STEP 3: Fine tune the auto-create properties

This is a very important step in case auto-created queues are used. The most usual queue that is auto-created is the dead message queue (mq.sys.dmq).


# auto-create properties
imq.autocreate.destination.maxTotalMsgBytes=-1
imq.autocreate.destination.maxNumMsgs=-1
imq.autocreate.destination.maxNumProducers=-1
imq.autocreate.destination.maxBytesPerMsg=-1

where:
imq.autocreate.destination.maxTotalMsgBytes = maximum size in bytes of all the message from a queue (-1 is unlimited)
imq.autocreate.destination.maxNumMsgs = maximum number of messages from a queue (-1 is unlimited)
imq.autocreate.destination.maxNumProducers = maximum number of producers associated with a queue (-1 is unlimited)
imq.autocreate.destination.maxBytesPerMsg = maximum size in bytes of a message from a queue (-1 is unlimited)

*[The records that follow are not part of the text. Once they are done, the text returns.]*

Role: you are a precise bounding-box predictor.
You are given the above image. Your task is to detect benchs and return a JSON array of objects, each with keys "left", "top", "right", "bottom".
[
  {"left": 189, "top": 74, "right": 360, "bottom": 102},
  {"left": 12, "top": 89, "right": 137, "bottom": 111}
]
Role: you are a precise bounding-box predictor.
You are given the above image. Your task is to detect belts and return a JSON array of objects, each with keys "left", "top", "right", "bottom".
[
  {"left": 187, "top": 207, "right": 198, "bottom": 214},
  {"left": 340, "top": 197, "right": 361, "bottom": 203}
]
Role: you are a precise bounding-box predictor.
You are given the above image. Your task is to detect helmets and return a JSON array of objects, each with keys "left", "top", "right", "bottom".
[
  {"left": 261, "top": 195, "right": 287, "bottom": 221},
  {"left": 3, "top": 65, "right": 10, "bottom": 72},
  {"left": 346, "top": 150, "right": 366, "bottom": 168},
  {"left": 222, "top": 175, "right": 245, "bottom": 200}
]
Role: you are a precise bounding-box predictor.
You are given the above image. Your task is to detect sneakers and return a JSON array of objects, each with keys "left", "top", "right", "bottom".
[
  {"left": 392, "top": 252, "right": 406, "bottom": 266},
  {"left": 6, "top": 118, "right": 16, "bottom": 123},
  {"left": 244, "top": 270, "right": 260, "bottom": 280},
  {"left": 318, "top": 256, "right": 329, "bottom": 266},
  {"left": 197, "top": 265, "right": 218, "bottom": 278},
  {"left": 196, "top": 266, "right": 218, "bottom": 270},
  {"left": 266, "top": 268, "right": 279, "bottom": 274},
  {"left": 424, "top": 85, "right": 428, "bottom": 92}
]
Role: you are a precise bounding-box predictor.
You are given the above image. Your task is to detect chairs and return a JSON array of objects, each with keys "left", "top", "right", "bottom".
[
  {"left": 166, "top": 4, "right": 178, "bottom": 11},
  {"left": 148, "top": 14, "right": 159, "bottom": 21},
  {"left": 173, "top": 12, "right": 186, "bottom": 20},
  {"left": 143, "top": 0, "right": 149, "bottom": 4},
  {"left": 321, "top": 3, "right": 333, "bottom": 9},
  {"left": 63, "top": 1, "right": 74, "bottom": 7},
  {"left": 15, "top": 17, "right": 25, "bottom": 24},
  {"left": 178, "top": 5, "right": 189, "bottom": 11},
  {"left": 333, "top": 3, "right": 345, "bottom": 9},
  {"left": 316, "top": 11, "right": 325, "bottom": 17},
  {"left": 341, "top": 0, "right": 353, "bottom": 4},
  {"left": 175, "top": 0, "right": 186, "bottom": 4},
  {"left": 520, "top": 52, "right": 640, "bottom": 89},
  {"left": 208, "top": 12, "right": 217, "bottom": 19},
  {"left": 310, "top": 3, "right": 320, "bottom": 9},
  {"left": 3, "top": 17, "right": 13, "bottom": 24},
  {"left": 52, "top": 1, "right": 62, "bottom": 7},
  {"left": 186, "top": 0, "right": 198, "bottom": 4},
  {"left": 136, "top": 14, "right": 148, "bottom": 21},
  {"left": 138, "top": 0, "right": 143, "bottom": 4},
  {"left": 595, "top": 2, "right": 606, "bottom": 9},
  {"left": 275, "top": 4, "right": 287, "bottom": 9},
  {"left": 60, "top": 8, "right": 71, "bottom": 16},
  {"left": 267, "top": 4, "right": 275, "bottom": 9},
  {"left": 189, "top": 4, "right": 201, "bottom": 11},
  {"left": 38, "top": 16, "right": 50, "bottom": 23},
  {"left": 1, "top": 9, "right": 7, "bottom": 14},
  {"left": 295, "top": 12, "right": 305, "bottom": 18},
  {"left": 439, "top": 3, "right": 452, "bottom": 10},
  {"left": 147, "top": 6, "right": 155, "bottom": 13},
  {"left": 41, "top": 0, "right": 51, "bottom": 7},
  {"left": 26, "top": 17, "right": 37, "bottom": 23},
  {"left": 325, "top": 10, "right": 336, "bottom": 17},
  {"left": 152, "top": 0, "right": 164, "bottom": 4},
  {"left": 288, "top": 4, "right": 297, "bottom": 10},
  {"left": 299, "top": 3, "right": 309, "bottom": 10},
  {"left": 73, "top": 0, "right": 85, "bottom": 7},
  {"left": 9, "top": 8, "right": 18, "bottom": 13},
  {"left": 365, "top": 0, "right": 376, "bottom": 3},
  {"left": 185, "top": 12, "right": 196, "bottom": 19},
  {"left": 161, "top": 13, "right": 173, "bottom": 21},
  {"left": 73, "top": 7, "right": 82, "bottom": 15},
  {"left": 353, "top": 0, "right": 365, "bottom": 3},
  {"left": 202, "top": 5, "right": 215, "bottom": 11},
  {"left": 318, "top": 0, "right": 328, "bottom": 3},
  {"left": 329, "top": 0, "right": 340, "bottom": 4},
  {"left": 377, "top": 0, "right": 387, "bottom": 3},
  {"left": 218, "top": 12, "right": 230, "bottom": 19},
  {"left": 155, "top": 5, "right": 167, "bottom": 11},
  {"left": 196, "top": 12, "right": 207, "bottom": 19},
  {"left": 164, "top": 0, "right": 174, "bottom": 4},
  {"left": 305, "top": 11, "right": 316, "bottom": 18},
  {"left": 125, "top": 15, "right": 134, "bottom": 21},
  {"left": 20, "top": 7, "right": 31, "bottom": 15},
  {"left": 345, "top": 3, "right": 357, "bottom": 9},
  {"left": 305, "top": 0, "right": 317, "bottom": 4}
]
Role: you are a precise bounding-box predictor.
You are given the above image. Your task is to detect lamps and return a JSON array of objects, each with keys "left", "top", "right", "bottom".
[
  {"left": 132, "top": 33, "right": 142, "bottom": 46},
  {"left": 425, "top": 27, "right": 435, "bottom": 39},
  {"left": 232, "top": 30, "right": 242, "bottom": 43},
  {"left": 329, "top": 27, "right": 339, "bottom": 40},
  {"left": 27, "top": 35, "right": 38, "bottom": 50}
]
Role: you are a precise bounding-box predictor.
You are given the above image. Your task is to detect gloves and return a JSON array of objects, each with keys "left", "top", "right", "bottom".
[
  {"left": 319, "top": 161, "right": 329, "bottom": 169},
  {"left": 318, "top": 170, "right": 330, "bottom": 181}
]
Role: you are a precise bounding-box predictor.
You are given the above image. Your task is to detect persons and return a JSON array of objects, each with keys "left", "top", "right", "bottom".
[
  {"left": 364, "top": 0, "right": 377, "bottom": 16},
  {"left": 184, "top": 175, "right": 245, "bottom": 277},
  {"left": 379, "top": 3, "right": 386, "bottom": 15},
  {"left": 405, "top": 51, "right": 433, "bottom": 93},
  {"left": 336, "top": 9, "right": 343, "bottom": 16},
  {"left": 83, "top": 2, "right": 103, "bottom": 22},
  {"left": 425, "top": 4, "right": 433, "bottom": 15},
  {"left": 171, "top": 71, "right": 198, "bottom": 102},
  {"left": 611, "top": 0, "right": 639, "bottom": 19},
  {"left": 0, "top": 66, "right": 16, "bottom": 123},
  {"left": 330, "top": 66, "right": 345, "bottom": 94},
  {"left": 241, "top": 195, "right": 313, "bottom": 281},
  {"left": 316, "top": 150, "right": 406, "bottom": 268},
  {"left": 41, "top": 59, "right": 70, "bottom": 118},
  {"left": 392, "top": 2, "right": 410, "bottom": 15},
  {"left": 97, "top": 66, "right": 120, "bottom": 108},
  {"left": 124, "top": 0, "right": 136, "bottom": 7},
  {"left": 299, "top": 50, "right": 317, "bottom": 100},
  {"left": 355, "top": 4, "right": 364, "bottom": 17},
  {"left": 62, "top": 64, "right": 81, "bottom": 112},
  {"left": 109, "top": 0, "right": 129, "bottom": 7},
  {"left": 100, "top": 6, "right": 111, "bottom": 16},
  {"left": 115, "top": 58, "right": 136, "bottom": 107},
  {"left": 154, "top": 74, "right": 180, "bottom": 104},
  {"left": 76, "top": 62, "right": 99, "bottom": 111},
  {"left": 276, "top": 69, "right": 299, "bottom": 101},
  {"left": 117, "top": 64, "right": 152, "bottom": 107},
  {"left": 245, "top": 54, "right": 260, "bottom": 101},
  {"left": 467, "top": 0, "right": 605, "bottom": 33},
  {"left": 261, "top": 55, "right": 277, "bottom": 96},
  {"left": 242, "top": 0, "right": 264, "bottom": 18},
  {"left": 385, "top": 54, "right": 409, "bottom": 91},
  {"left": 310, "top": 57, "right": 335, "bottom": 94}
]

It is important to set this parameters to a bigger value than defaults wich are very small. For example imq.autocreate.destination.maxTotalMsgBytes by default is 10MB.
In case when our MQ is already configured as having the persistence store in an external database a value of -1 (unlimited) is indicated.

STEP 4: Configure secure access to MQ

By default the GlassFish MQ is accessible through insecure connection. Naturally in an enterprise environment we should allow only ssl connections if possible.


# security properties
imq.ssljms.tls.port=7114
imq.service.activelist=admin,ssljms
imq.keystore.file.name=keystore.jks
imq.keystore.file.dirpath=/cert/mq/etc
imq.keystore.password=keystorepassword

where:
imq.ssljms.tls.port= the tls post for secure connections
imq.service.activelist= the connection types that are allowed ( admin = admin, ssljms = secure jms connection ,jms = insecure jms connection). In production environment we must not allow “jms”.
imq.keystore.file.name= name of the keystore where the server certificate is kept. By default the alias of the certificate is “sjsa”. This can be modified from GlassFish admin console.
imq.keystore.file.dirpath= the path to the keystore
imq.keystore.password= the keystore password

Restart the domain and the new configurations will be loaded.